More mobsmen were inflamed by six members of the Cyprus Legislative Council who denounced Storrs for enforcing a recent order-in-council by His Majesty George V. It erects tariffs explicitly rejected by Cyprus' own Council. "Citizens! Greeks!" cried the disgruntled Councilmen, "KATΩ OI TΥPANNOl!" ("Down with the Tyrants!"), "KATΩ OI ΞENOl!" ("Out with the Foreigners!")
Pell-mell upon Government House rushed the Greeks bearing brickbats which they presented to Sir Ronald Storrs through his bedroom window (Lady Storrs was asleep in England). In five minutes brickbatters had spattered every windowpane in Government House to splinters. Sir Ronald & staff, leaping for their trousers, escaped in disorder while a handful of police covered their retreat.
Mobsmen drove the police first from Sir Ronald's garage, poured gasoline on the six Government cars, burnt them with yells of triumph and great stench of rubber & paint. Next they stove in the locked door of Government house, smashed Sir Ronald's choice parlor ornaments, knifed his oil paintings, fouled his bedroom. Setting fire at last to Government House in five places, Cyprus' Greeks burnt it utterly to the ground, sang as it burned the National Anthem of the Greek Republic:
We knew thee of old Oh divinely restored By the light oj thine eyes And the light of thy sword.

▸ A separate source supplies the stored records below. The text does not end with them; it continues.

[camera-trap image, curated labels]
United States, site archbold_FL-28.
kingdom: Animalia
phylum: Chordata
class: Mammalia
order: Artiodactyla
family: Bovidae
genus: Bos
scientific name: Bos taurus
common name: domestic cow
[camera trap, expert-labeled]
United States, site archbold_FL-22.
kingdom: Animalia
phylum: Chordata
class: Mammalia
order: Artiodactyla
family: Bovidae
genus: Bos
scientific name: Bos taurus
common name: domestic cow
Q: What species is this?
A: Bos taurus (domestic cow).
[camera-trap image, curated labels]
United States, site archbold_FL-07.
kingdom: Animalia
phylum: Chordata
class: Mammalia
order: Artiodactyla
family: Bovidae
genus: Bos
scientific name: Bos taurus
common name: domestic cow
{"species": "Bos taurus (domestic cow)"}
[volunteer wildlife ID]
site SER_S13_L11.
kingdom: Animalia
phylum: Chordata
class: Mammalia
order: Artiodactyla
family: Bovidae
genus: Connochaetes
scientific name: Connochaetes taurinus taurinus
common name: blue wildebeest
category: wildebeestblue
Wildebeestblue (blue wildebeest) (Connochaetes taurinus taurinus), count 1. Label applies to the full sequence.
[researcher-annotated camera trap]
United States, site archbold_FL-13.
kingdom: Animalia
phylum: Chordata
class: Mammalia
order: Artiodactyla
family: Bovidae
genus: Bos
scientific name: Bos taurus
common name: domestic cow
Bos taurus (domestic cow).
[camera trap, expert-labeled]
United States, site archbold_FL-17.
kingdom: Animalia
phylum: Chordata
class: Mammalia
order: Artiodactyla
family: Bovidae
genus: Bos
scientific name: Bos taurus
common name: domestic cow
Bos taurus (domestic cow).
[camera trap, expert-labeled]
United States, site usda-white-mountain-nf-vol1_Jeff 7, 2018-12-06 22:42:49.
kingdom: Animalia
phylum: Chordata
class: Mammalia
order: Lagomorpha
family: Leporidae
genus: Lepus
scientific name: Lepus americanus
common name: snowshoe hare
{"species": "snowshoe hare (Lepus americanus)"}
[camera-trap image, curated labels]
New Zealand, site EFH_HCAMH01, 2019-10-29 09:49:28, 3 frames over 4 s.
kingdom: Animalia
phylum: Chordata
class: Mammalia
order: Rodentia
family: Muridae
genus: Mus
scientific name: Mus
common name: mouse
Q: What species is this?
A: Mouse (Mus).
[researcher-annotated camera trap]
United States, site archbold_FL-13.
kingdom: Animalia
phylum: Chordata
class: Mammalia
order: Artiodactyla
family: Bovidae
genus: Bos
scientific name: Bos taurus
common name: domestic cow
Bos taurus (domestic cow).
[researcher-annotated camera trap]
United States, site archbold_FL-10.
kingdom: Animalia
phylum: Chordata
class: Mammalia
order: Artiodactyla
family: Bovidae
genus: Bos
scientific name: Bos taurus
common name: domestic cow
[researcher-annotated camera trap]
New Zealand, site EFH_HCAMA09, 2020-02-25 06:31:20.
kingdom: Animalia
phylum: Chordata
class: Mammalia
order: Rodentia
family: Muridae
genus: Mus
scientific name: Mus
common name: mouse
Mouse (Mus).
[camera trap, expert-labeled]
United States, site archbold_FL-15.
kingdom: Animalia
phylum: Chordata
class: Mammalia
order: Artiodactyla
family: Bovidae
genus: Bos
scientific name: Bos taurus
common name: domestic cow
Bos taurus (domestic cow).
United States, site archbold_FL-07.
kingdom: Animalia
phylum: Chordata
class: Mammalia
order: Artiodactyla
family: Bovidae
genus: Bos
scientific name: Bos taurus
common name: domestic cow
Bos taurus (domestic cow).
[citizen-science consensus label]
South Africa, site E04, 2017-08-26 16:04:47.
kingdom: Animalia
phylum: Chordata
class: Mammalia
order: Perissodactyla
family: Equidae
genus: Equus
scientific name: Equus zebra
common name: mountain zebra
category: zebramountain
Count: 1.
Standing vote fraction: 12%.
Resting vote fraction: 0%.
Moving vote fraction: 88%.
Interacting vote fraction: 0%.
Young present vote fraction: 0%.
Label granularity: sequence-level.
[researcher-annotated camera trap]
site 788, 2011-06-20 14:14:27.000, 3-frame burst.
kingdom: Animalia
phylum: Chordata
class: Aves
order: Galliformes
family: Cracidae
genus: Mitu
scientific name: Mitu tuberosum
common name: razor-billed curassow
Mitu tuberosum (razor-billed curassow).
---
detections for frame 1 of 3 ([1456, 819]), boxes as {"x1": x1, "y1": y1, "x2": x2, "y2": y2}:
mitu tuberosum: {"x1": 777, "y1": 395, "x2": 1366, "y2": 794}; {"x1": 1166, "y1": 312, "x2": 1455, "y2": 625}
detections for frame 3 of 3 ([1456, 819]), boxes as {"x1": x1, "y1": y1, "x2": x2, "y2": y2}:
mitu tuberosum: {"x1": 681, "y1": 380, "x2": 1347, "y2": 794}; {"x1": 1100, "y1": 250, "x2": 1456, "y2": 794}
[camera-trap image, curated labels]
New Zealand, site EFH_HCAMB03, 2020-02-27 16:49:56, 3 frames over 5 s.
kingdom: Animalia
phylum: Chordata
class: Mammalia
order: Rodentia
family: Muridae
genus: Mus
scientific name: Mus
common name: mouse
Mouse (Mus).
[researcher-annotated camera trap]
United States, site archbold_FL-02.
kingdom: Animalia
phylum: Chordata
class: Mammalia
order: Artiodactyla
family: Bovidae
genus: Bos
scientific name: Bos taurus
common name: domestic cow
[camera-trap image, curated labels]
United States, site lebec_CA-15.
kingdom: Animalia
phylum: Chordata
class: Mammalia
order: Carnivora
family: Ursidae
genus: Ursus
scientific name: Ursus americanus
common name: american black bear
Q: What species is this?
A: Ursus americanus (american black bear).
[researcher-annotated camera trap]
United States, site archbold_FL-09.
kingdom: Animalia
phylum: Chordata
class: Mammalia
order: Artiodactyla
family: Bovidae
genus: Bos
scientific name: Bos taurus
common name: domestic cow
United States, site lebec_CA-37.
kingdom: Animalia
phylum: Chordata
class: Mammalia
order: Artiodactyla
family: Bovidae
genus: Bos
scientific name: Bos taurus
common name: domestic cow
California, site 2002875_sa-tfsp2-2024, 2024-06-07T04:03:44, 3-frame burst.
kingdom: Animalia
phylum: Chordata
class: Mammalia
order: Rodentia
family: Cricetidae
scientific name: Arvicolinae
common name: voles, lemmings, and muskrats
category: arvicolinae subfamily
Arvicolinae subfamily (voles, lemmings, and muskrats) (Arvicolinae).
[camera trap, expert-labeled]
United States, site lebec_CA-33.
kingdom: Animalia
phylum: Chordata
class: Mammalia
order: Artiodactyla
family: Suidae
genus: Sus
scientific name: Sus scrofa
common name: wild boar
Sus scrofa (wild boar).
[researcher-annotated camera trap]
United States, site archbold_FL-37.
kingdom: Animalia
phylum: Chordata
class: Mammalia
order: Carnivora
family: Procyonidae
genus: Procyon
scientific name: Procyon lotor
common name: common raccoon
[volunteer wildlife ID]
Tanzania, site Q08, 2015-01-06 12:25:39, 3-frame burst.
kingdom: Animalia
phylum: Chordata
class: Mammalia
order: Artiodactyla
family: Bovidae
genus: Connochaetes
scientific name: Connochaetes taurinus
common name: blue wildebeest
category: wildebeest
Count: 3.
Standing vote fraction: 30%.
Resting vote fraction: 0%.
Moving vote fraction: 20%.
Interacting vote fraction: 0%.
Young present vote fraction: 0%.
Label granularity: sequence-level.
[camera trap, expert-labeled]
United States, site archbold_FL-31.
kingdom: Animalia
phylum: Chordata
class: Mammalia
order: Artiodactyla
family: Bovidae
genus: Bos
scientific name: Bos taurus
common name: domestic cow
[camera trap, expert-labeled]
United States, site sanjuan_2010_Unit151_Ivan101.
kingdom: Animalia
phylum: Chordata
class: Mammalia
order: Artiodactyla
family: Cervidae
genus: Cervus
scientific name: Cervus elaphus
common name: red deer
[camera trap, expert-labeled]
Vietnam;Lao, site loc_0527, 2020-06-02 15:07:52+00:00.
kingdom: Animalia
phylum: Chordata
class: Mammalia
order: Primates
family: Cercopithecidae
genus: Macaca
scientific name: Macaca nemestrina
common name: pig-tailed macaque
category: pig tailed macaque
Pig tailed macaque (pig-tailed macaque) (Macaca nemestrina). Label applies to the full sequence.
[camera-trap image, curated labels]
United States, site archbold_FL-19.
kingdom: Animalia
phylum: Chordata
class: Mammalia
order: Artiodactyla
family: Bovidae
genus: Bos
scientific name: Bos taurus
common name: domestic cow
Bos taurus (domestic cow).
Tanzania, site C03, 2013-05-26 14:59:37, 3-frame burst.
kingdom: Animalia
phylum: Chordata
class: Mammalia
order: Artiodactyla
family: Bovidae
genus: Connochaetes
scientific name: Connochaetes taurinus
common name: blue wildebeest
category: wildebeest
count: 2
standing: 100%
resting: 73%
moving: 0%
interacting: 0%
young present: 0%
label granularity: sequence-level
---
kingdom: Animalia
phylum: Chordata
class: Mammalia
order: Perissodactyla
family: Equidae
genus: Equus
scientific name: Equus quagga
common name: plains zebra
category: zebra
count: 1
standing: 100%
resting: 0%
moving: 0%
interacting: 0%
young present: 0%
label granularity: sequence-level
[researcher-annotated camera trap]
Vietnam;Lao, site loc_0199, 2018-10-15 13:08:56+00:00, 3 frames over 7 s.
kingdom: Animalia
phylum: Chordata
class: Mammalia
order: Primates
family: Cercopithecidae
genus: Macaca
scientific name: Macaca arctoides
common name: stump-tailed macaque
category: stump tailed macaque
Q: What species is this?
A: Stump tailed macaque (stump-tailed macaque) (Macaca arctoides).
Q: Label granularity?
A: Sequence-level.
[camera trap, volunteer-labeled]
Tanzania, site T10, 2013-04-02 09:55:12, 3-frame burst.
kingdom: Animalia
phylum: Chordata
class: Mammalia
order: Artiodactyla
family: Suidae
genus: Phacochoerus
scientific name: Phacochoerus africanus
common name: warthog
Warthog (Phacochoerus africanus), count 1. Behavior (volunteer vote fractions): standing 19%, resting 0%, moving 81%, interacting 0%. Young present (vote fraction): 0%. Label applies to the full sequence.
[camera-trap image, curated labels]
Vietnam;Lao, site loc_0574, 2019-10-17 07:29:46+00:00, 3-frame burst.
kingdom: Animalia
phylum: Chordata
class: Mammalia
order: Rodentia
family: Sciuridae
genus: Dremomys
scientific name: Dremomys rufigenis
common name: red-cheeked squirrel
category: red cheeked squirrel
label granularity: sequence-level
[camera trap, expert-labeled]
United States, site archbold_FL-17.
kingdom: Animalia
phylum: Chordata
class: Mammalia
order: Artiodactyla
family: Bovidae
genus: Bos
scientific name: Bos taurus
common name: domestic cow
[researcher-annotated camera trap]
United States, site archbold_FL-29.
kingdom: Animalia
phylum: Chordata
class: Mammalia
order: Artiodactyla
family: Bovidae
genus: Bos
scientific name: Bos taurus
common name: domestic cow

From the graves of our slain Shall thy valour prevail As we greet thee again Hail, Liberty! Hail!*
From this pitch of lyric arson, Cyprus' revolt inevitably calmed down as armed Britons rushed to Storr's aid. It took a troop of Royal Welch Fusiliers all night to bump 50 miles over awful roads from their encampment on Mount-Troodos. But soon after dawn their mud-spattered trucks snorted into Nicosia and the mob was cowed.
Next to arrive were 50 Tommys from Egypt, who flew in. After them flew six more British troop planes from Alexandria 350 miles away. Late in arriving were 300 British Marines from Crete (400 mi.). Unable to fly to Cyprus, they came on four fleet British war boats.
In Athens, where Premier Eleutherios Venizelos of Greece might have offered hopeless encouragement to Cyprus' revolutionaries, the foxy old Greek statesman mercifully said: "The question of Cyprus does not exist between Greece and Great Britain. It exists only between Britain and the Islanders."